■ **Task directions**:
Leave out all pictures and retype exactly the lines from the one with "엘림네일 - 서구 청라한내로72번길 7-31 | 엘림네일" through the last line of the material.

■ **Data segment**:
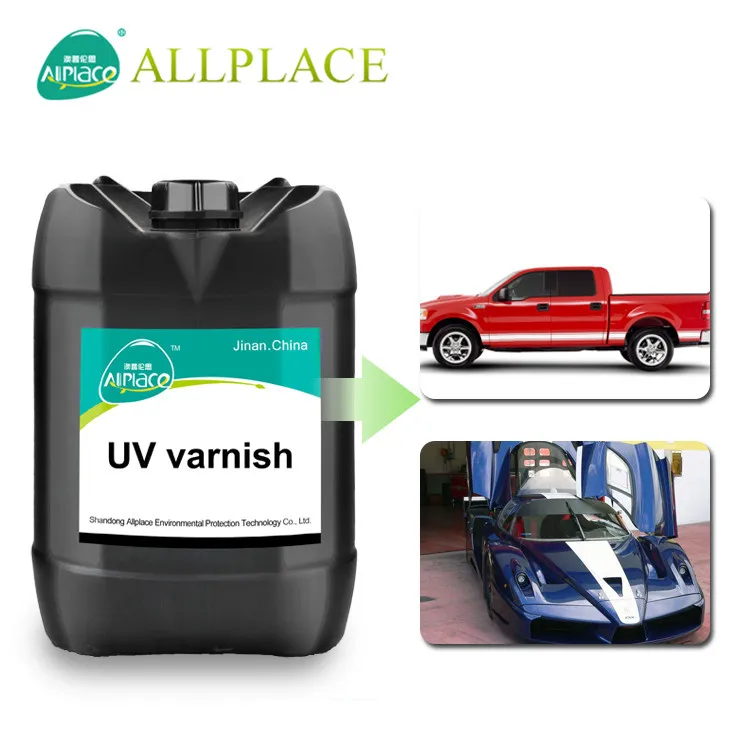 Allplace uv curing monomer IBOMA/HEA/HPA Isobornyl methacrylate/2 Hydroxyethyl acrylate /Hydroxypropyl acrylate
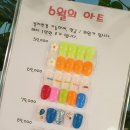 엘림네일 - 서구 청라한내로72번길 7-31 | 엘림네일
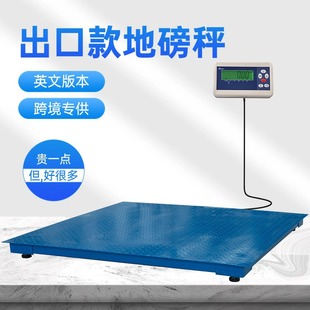 �羳���ڎ�ָʾ���ذ��1000kg1500kg2�����I�бP�Q��ƽ̨�ذ���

■ **Answer space**:
 엘림네일 - 서구 청라한내로72번길 7-31 | 엘림네일
 �羳���ڎ�ָʾ���ذ��1000kg1500kg2�����I�бP�Q��ƽ̨�ذ���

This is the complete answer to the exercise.